**Objetivo indicado A**:
Según el texto sobre las cabezas cortadas entre los celtas, ¿en qué lugares se exponían esas cabezas? Enuméralos todos.
**Objetivo indicado B**:
Prolonga el texto sobre las cabezas cortadas entre los celtas desde su última frase.

**Fragmento original**:

"Los
jinetes galos, llevando cabezas colgadas delante del pecho de sus
caballos y clavadas en las lanzas, entonando cánticos según su
costumbre..." (Tito Livio)
"Los celtiberos
cortan las cabezas de sus enemigos muertos en el combate y las
cuelgan de los cuellos de sus caballos..." (Diodoro de Sicilia)
Para los celtas, la
cabeza cortada de su enemigo era, además de un trofeo, la residencia
del alma, la sustancia del ser humano. Convenientemente embalsamada
les proporcionaría la inmortalidad y les transmitiría otras
cualidades.
Los
jóvenes guerreros se iniciaban a través de este rito y, en su
momento, salían en su busca y retornaban con ella colgada de su
caballo. Esta era la señal de su madurez militar y su derecho a ser
considerados como adultos para casarse y formar una familia.
Las
cabezas se exponían en las sillas de sus caballos, en las puertas de
las casas o en lugares visibles. No se aceptaba su devolución a los
familiares del vencido ni por grandes cantidades de dinero u objetos
valiosos. Así, acabaron figurando en las monedas, tesoros y
monumentos.

**Material proporcionado**:
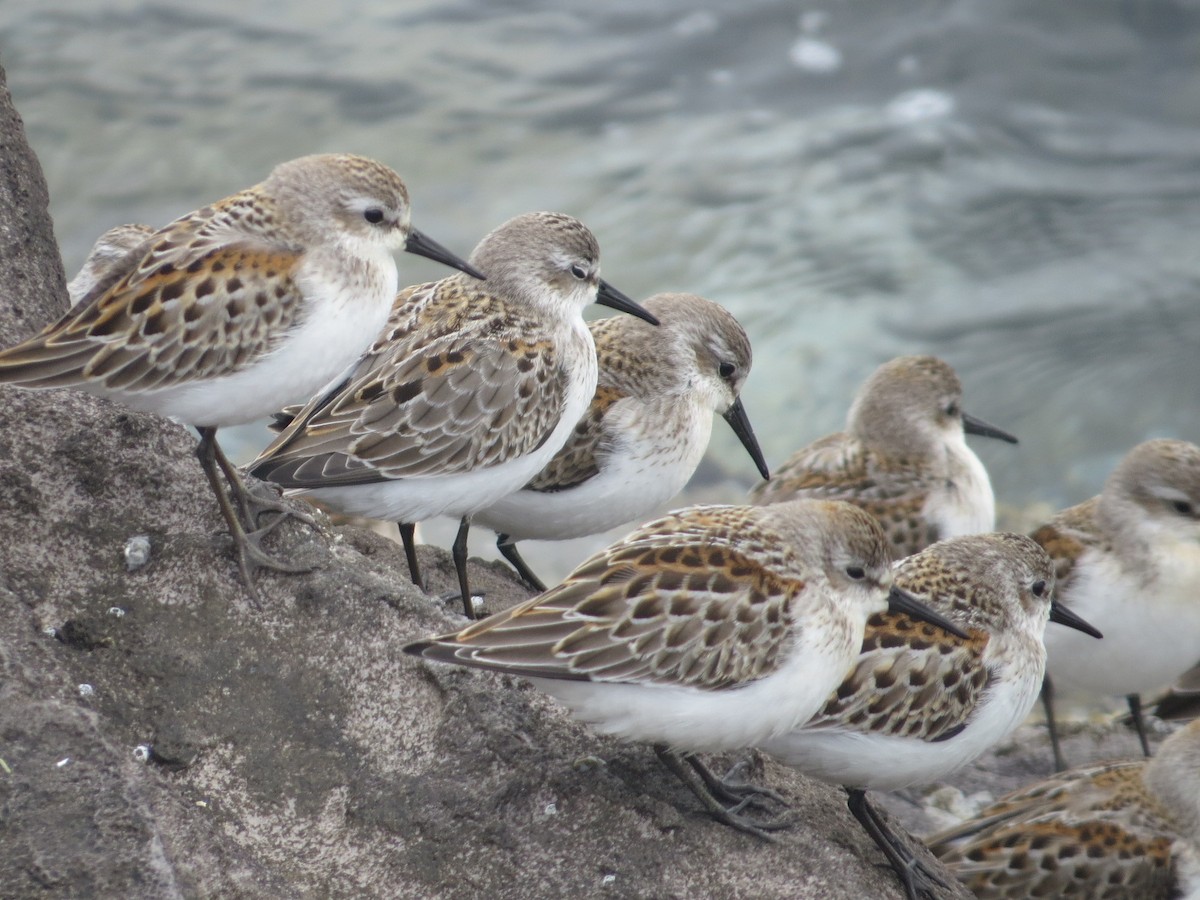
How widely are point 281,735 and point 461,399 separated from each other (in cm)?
174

**Respuesta escrita A**:
- En las sillas de sus caballos
- En las puertas de las casas
- En lugares visibles

**Respuesta escrita B**:
Los irlandeses, cuando iban a guerrear acostumbraban a decir “vamos
a cosechar cabezas”.
En
los
Anales de los Cuatro Maestros
se puede
leer que Aed Finnliath, el rey de Irlanda, luego de derrotar
a los ejércitos de Dinamarca, en el año 864, ordenó que se
amontonasen todas las cabezas de los enemigos muertos, porque
consideró que no existía una mejor prueba de la gran victoria
conseguida.
Sin embargo, no se opinaba lo mismo cuando el derrotado era de la
misma raza. En una guerra entre dos naciones celtas, al caer muerto
el
célebre rey-obispo Cormac, en el año 908, uno de sus enemigos le
cortó la cabeza, que luego entregó a su rey Flann Sina, el
cual en lugar de aceptarla prefirió devolverla a sus familiares.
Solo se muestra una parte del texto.